The truth be told, if you are invested in the global market index, as measured by the Morgan Stanley World Index, you have gained exactly nothing since September 2002.

If you invested when world markets bottomed out in 2003, you have done a little better: about seven percent a year. And you've had to watch the South African market return 31 percent a year over the same period.

I recall an astute London fund manager, who steered clear of the tech bubble, commenting after the rapid decline in the Nasdaq in 2000 and 2001 that "those gains are gone forever". This is an important mantra for investors. There is only one thing that should influence your decision to stay invested in the shares or funds in your portfolio, and that is the potential for future returns, given your overall situation and your tolerance for risk.
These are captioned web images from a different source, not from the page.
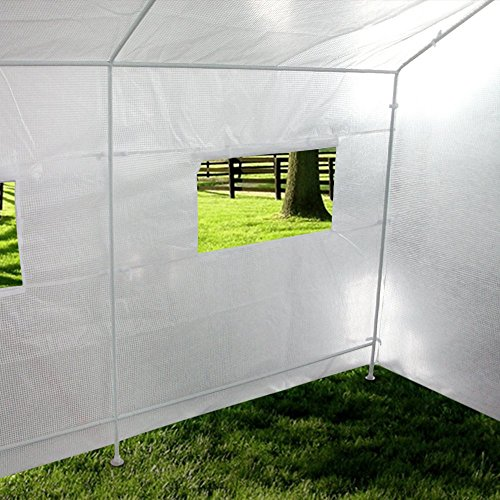 Large Portable Greenhouse : Quictent portable greenhouse large green garden hot house
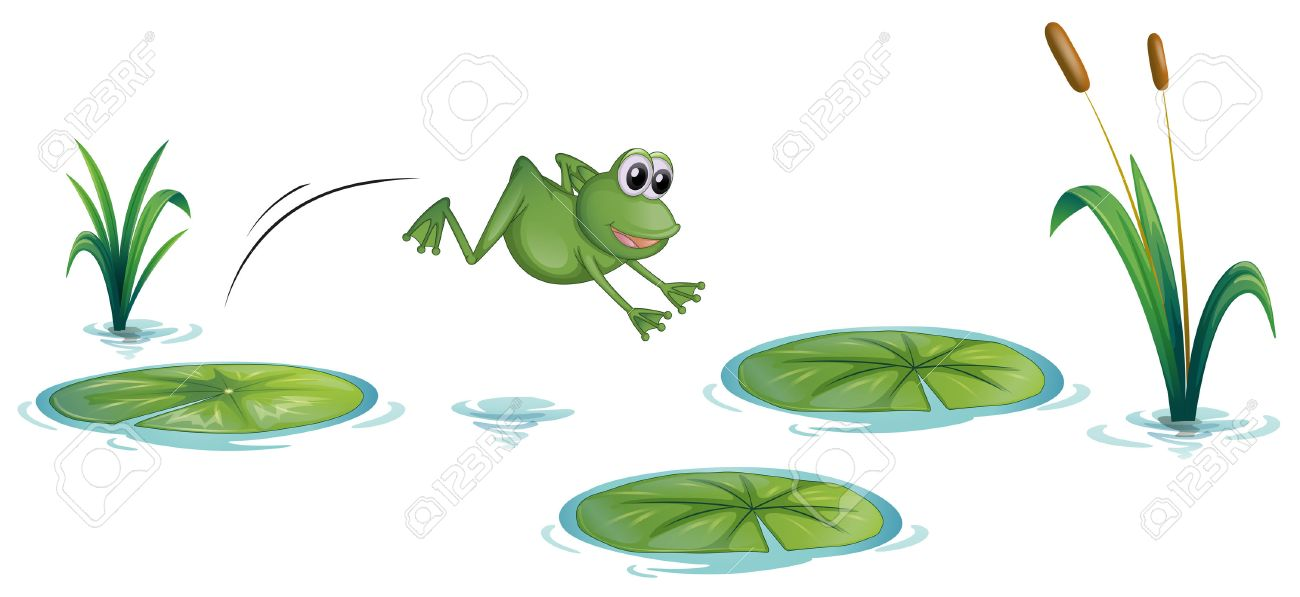 Illustration of a frog at the pond with waterlilies on a white background - 22836572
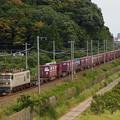 写真: EF510貨物 東海道本線彦根~米原03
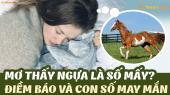 Nằm mơ thấy ngựa đánh số gì? Điềm báo giấc mơ lành tốt hay xấu?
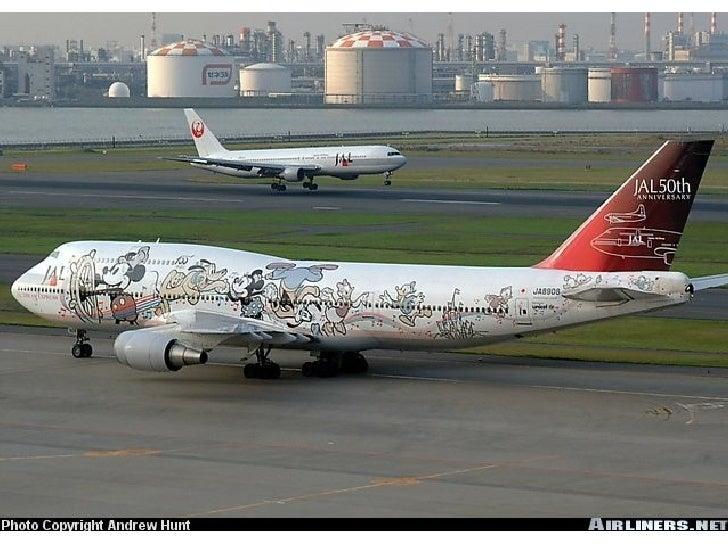 Wild.Aircraft.Paint.Schemes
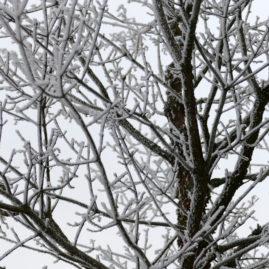 Acer griseum - Zimtahorn 9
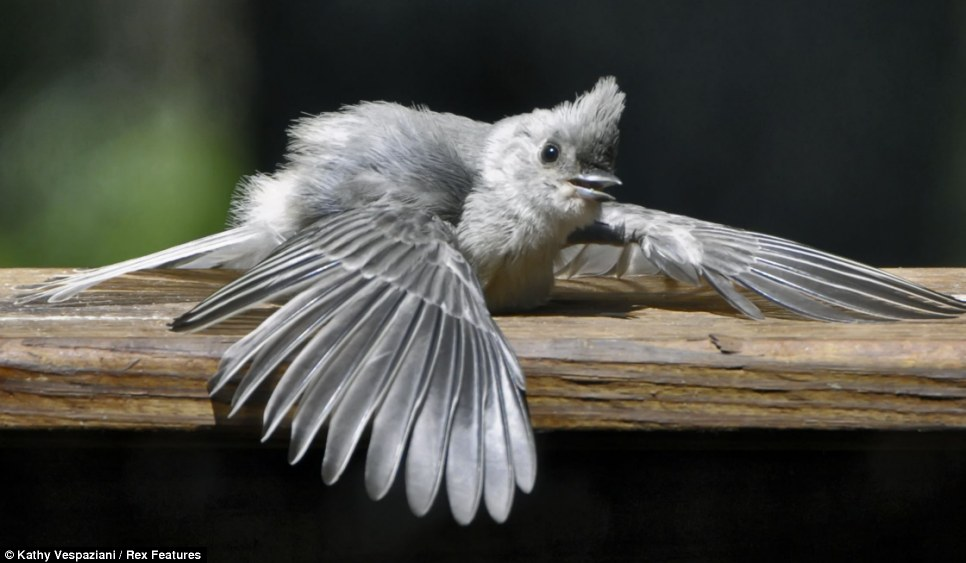 Flew what a scorcher! A tufted titmouse suns itself in Massachusetts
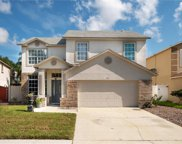 143 Knights Hollow Drive, Apopka image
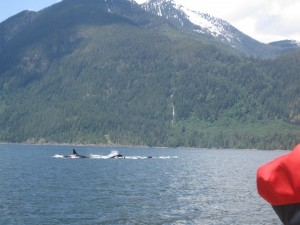 Speed Boat Tour - Orcas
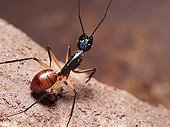 Giant Forest Ant in a small cave - Bako Borneo Malaysia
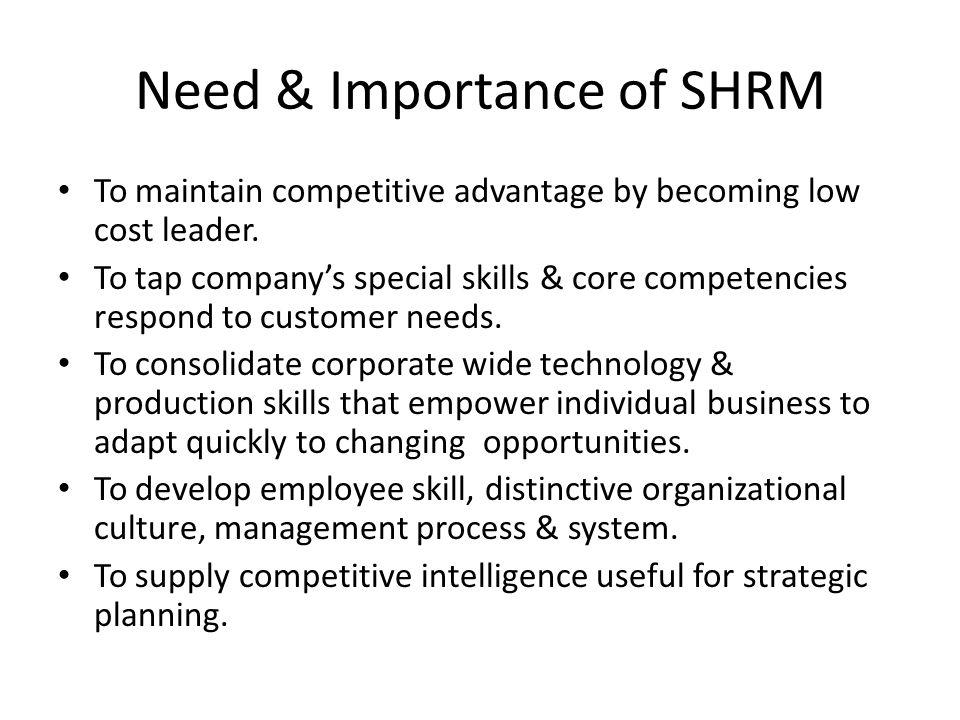 core competencies and distinctive competencies for dell company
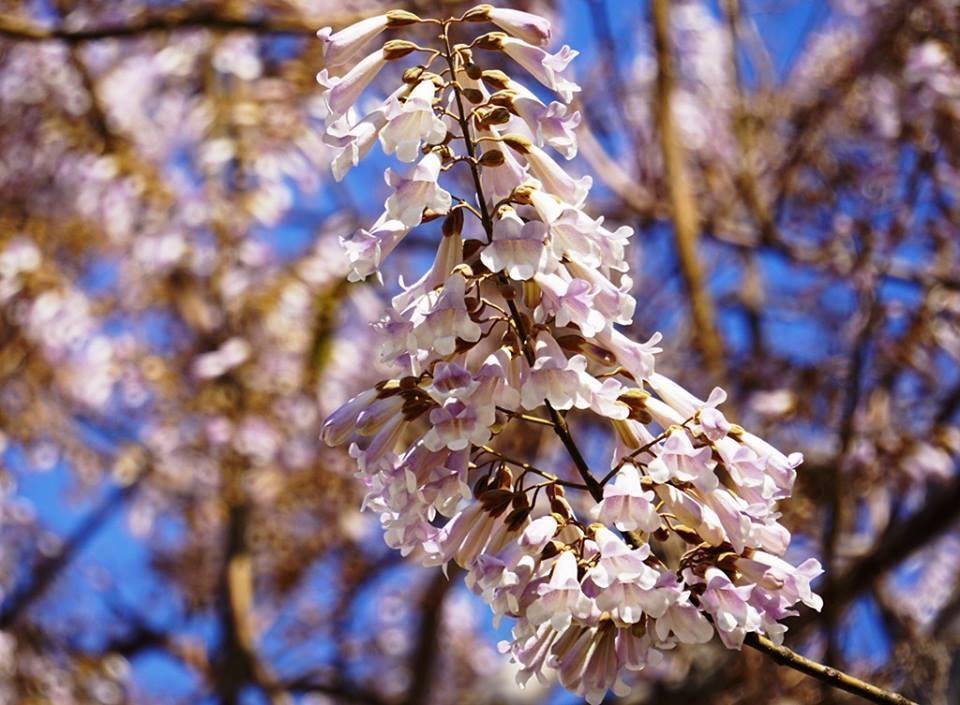 Войлочная павловния: описание и применение, зимостойкость, посадка адамова дерева дома из семян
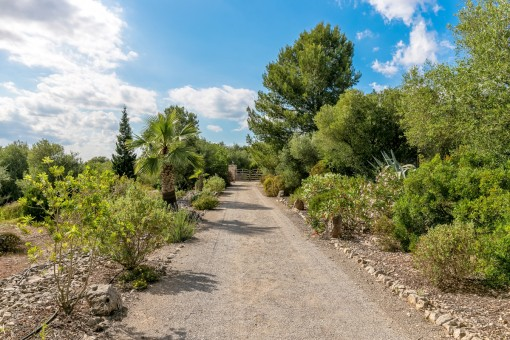 Attractive driveway to the finca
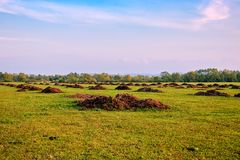 Heaps of manure on the field. Fertilizer from cow manure and straw. Heap of manure, have been taken out on the field in early spring to fertilize fields stock photo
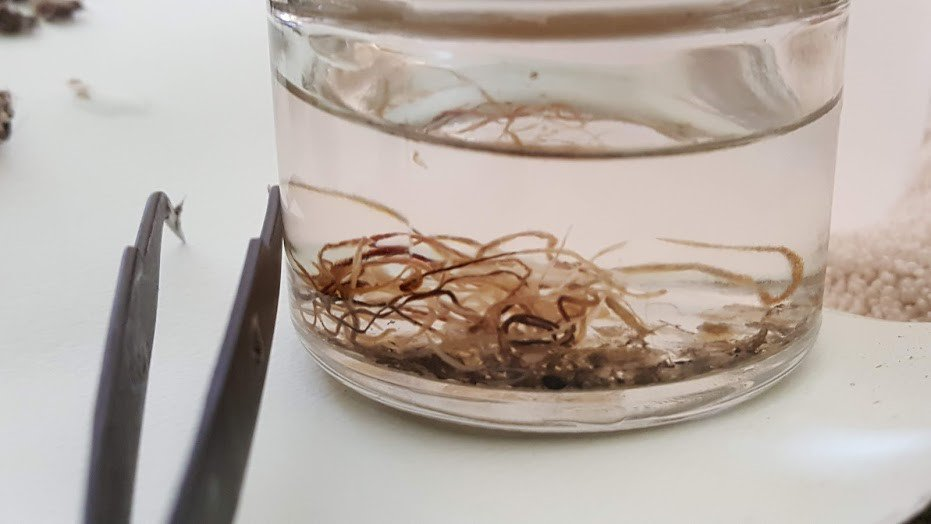 Clear vial with water and brownish-orange worms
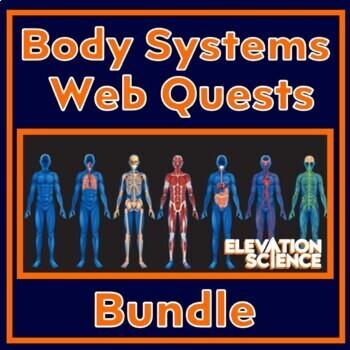 4 Webquests BUNDLED:  Digestive, Urinary, Immune and Circu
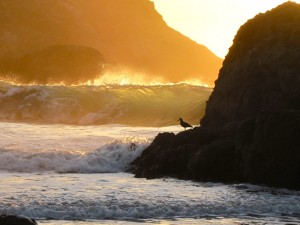Wave breaking off of Bird Island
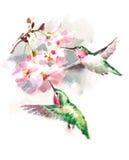 Los colibríes que vuelan alrededor del ejemplo del pájaro de la acuarela de las flores dan exhausto stock de ilustración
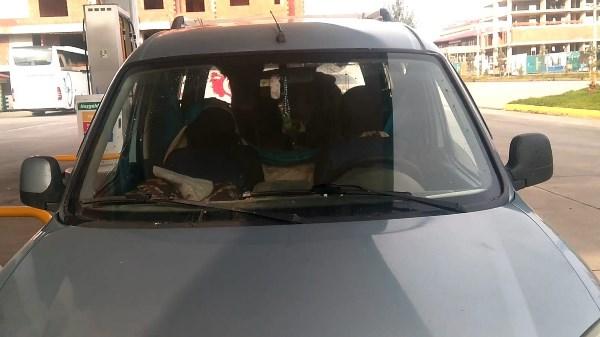Rize'de trafikte ilginç görüntü! Yaylaya böyle göç etti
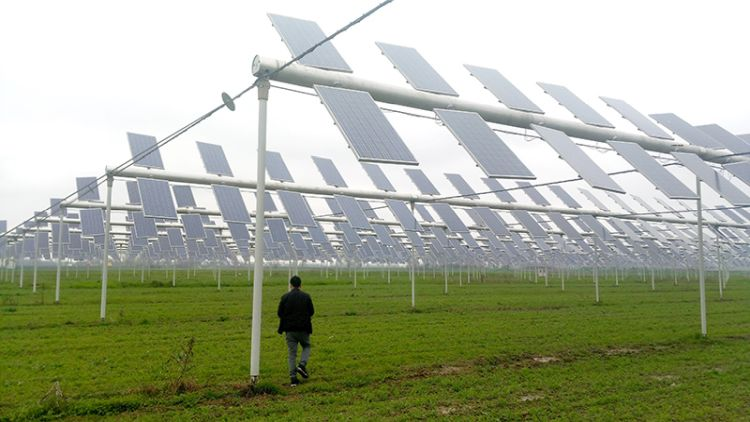 Rinnovabili: fotovoltaico in agricoltura conviene, ecco come e perché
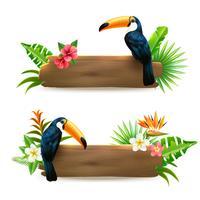 Toucan 2 Banners de Floresta Tropical vetor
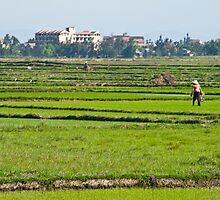 Rice Fields #2 by Matthew Stewart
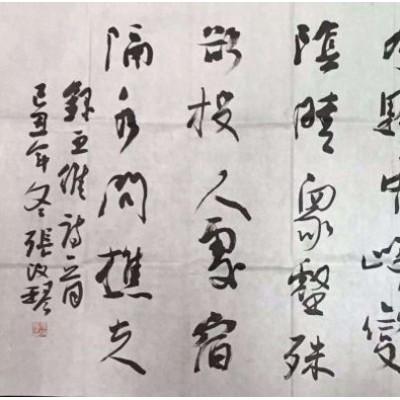 张改琴书法作品横幅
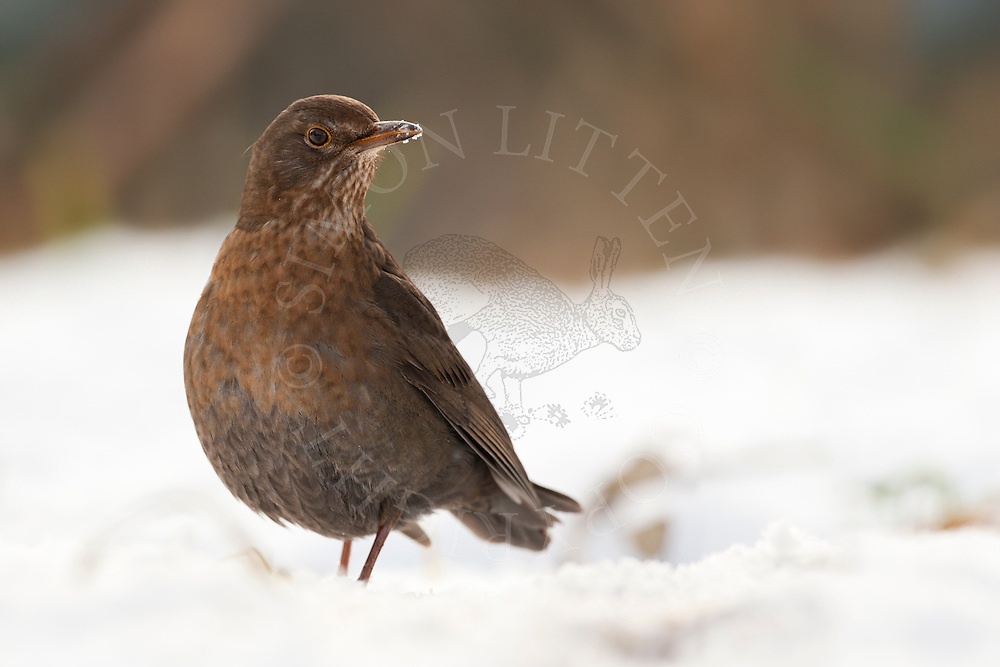 European Blackbird (Turdus merula) adult female, standing in snow, Norfolk, UK.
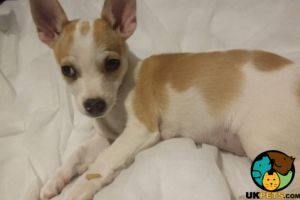 Chihuahua for Rehoming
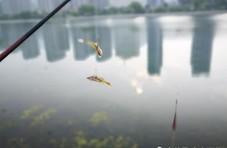 """老汉河边垂钓太独到,让水中不断上演""""鱼吃鱼"""""""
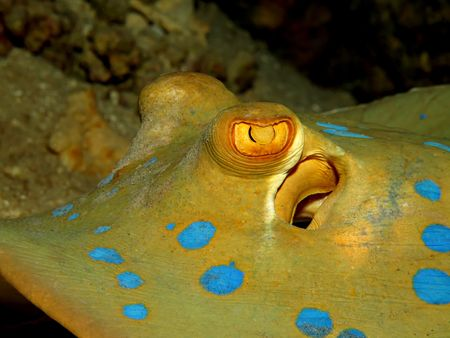 bluespotted: Bluespotted Stingray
Lesson number one: Yesterday's losses are gone. You have to shove them to the back of your mind and leave them out of the investment decision-making process.

Lesson number two: Before you give those losses a final push into the recesses of your mind, spend a while understanding their nature so that you can learn from them.

Let's take offshore investments as an example.

Depending on when exactly you invested, you could be forgiven for thinking that offshore markets have done nothing - or worse still, have declined - over the past few years.

When analysing the performance of your offshore investments, the first thing to do is to strip out the effect of rand strength from the movements in the underlying investments. I know that ultimately you want gains in rands and so this kind of exercise may seem pointless, but it is important when formulating your decision-making going forward.

A US dollar investor in the Morgan Stanley index (a proxy for global equities) made 16 percent a year over the past three years. That is a good return in anyone's books, given an inflation rate of well below five percent in the US and, for the most part, here too.

Then there is the rand. Against the US dollar, it appreciated by... 16 percent a year over the past three years, wiping out all your gains. So, before you write off a fund or a fund manager, look at the impact of rand strength on returns.

Fees also play a part in determining the level of performance, especially when returns are low when measured in rands. Offshore funds can be more pricey than local ones, and an extra half-a-percent a year in costs can have a significant impact when the overall return, in rands, is zero.

At this point you are probably wondering when I am going to get to mine.

My point is that your main reason for investing offshore should be to diversify into markets that behave differently from ours, thereby adding to the overall quality of your portfolio.

A secondary reason is that offshore funds and companies offer you the opportunity to participate in growth areas beyond the scope of what is available in South Africa, be it a technological or pharmaceutical development, or an economy that is growing faster than ours.

Finally, offshore investments offer a hedge against rand weakness. If that was your main reason for investing offshore, you can't be blamed for not feeling too happy at the moment.

So what to do now? Revisit the motivation behind the structure of your original offshore investment and see if it still applies in the current environment. Have you invested in funds that add diversity to your overall portfolio? Do they still have good growth prospects?

If the answers are "yes", perhaps you should stick to your plan, and try hard to forget about the past.

Finally, recap how much of your total portfolio is invested offshore, and ask yourself whether you have the right mix of local and non-rand assets. Although there is always a possibility that the rand may weaken, by now it should be clear to all of us that our beloved currency is no longer a simple one-way bet.

Investing is a little like changing your eating habits or quitting smoking: you start afresh every day. Wish as we may, you have as much chance of making poor historic returns disappear as you have of wiping out the effects of too many good dinners in a minute. But you can make better decisions going forward.